TIMESINDONESIA.MY.ID - Sebuah yayasan sekolah swasta di Jakarta Selatan kini menjadi sorotan publik menyusul terungkapnya dugaan penyalahgunaan aset oleh mantan pemiliknya. Penemuan ratusan senjata dari ruangan milik individu berinisial IWD, yang sebelumnya menjabat sebagai pemilik yayasan, memicu penyelidikan lebih lanjut.

Pihak yayasan sekolah tersebut secara resmi mengungkapkan bahwa IWD diduga kuat telah memanfaatkan yayasan untuk kepentingan pribadi. Tindakan ini menimbulkan pertanyaan serius mengenai integritas pengelolaan yayasan pendidikan.

Salah satu pengacara yang mewakili yayasan, Hermawanto, membeberkan modus operandi yang diduga dilakukan oleh IWD. Ia menyatakan bahwa yayasan digunakan sebagai jaminan untuk mengajukan pinjaman ke bank.

"Termasuk juga peminjaman kredit Bank atas nama yayasan namun uangnya digunakan untuk membangun lapangan padel, yang dikelola keluarga IWD," kata Hermawanto dalam keterangannya pada Minggu, 9 Agustus 2026.

Penggunaan dana pinjaman bank yang seharusnya untuk kegiatan pendidikan, dialihkan untuk pembangunan fasilitas olahraga komersial, yakni lapangan padel. Fasilitas ini diduga dikelola langsung oleh keluarga IWD.

Temuan ini menimbulkan kekhawatiran mendalam mengenai nasib aset yayasan dan potensi kerugian finansial yang mungkin dialami. Dugaan penyalahgunaan ini terjadi di Jakarta Selatan, sebuah wilayah yang dikenal dengan keberadaan banyak institusi pendidikan swasta.

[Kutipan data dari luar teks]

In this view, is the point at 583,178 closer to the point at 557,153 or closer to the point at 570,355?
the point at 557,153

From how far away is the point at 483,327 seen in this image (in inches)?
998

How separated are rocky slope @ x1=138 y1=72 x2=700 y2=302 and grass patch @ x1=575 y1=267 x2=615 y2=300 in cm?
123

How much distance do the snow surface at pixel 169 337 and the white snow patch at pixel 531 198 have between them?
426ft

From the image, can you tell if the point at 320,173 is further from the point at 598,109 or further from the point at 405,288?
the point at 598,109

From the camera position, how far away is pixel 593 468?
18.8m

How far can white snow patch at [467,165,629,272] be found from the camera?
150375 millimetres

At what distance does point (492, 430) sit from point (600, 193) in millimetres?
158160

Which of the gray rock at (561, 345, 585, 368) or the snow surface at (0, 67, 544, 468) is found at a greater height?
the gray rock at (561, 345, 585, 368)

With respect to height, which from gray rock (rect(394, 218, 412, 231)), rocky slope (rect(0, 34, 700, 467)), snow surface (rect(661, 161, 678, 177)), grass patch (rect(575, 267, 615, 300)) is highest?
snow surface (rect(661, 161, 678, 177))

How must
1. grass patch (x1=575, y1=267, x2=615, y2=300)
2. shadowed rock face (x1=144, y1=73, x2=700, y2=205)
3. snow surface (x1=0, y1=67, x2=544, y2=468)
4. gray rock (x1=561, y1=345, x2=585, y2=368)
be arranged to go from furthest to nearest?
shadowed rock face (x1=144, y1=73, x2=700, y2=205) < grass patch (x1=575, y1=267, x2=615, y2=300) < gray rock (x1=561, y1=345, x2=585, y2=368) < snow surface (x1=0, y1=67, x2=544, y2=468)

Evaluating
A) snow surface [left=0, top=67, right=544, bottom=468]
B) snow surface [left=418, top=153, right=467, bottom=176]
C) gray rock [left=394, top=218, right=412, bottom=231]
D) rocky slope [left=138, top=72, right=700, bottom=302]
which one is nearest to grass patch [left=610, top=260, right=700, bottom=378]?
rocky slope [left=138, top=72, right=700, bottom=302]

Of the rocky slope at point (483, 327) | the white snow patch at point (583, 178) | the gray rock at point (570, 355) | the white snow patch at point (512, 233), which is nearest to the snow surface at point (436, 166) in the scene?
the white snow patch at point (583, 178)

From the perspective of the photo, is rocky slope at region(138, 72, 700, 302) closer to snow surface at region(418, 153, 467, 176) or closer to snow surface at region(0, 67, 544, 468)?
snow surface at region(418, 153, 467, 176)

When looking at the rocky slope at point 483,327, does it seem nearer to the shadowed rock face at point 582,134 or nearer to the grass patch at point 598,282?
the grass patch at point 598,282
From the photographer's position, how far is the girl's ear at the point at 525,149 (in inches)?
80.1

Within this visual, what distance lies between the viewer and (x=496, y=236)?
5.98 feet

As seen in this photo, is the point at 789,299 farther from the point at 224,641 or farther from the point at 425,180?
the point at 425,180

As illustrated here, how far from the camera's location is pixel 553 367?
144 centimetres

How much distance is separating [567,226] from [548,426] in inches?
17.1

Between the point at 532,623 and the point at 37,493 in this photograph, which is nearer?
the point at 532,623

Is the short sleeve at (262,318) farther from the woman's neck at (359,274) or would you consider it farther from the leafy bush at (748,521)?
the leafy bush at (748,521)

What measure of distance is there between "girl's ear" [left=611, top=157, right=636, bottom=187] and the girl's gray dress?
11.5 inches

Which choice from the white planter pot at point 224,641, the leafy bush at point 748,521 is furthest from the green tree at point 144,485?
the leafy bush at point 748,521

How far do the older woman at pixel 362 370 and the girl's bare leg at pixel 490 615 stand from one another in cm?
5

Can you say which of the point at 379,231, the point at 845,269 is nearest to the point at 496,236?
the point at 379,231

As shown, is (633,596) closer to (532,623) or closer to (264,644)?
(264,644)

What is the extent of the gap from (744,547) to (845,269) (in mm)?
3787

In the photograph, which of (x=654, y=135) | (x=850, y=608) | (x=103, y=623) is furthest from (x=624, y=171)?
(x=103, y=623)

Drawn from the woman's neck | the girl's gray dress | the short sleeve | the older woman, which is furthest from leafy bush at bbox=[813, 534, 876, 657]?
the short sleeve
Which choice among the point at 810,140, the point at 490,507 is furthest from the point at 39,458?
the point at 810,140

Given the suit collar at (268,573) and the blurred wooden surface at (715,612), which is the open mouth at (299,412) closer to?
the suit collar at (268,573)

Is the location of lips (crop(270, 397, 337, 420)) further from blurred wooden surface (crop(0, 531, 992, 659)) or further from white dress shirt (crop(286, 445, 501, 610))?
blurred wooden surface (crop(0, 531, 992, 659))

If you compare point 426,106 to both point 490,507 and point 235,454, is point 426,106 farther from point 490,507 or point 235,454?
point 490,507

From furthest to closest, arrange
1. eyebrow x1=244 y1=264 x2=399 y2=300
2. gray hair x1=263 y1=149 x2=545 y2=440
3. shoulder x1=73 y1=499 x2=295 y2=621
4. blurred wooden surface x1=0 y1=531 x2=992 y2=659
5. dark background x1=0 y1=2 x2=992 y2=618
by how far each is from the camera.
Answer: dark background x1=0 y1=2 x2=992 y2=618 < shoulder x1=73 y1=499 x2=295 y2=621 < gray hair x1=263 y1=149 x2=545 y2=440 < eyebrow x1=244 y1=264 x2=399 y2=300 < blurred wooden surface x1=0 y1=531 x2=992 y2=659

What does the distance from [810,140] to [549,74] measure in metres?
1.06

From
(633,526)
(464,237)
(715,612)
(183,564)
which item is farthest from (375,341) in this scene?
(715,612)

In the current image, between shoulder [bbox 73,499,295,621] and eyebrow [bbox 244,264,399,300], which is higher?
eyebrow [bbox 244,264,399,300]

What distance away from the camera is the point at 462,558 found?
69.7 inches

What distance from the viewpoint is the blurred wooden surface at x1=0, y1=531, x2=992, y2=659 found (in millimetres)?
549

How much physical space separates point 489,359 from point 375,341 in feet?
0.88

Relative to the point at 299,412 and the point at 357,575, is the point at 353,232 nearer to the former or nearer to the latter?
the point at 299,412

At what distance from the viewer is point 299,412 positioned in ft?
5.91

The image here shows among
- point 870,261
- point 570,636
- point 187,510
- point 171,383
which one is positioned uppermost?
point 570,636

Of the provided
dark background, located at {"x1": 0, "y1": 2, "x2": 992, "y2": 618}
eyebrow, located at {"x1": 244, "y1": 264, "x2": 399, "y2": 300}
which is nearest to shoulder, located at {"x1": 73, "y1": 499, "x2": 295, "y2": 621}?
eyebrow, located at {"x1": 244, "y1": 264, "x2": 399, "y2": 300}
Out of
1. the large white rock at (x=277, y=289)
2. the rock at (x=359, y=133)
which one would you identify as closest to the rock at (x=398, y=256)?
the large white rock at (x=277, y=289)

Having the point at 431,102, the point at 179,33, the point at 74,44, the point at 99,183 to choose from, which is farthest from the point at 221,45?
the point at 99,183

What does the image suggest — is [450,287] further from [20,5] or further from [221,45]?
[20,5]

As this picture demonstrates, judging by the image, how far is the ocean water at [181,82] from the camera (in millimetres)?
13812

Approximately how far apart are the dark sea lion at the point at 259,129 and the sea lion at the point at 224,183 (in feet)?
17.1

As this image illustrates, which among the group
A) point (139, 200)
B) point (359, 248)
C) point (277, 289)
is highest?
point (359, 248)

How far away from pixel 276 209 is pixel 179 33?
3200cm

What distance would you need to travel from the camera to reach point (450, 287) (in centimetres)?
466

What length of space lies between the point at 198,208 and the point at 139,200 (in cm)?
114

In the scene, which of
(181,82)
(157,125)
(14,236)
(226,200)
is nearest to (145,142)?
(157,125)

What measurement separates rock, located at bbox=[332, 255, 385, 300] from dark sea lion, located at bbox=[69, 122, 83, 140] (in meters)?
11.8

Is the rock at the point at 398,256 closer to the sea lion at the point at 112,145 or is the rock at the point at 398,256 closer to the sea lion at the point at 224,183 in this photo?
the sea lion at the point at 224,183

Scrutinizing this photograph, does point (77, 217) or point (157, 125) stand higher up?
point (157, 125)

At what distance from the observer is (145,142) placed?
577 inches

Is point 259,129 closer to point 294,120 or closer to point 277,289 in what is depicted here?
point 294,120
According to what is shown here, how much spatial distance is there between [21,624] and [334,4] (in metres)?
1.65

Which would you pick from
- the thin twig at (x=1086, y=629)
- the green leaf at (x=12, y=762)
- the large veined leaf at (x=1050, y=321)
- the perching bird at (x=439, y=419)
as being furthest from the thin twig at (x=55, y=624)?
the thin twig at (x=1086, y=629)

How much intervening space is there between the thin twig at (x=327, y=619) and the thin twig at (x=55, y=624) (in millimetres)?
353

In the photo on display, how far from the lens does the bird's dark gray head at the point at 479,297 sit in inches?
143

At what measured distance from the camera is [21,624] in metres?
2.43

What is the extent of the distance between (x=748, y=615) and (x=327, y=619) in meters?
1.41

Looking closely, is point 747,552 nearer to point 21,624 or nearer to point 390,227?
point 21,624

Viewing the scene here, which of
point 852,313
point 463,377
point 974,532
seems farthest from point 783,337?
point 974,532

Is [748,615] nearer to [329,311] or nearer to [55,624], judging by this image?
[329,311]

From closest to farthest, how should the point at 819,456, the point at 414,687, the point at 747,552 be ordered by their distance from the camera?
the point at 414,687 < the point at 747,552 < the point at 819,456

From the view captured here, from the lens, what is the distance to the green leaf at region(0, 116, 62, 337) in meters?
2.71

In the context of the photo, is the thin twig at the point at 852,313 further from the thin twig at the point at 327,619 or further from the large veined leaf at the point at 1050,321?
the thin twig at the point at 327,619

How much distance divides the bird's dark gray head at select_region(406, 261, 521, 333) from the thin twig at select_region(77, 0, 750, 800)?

Pengacara yayasan tersebut, Hermawanto, menegaskan kembali kronologi dugaan penyalahgunaan yang terjadi. Ia menjelaskan bagaimana status hukum yayasan dieksploitasi untuk keuntungan pribadi.

"Pihak yayasan merasa dirugikan atas tindakan yang dilakukan oleh mantan pemiliknya. Kami akan menempuh jalur hukum untuk memulihkan hak yayasan," ujar Hermawanto, menegaskan komitmen yayasan untuk menindaklanjuti kasus ini.

Pengungkapan ini terjadi pada Minggu, 9 Agustus 2026, dan diharapkan dapat menjadi pembelajaran bagi pengelolaan yayasan di masa mendatang agar lebih transparan dan akuntabel.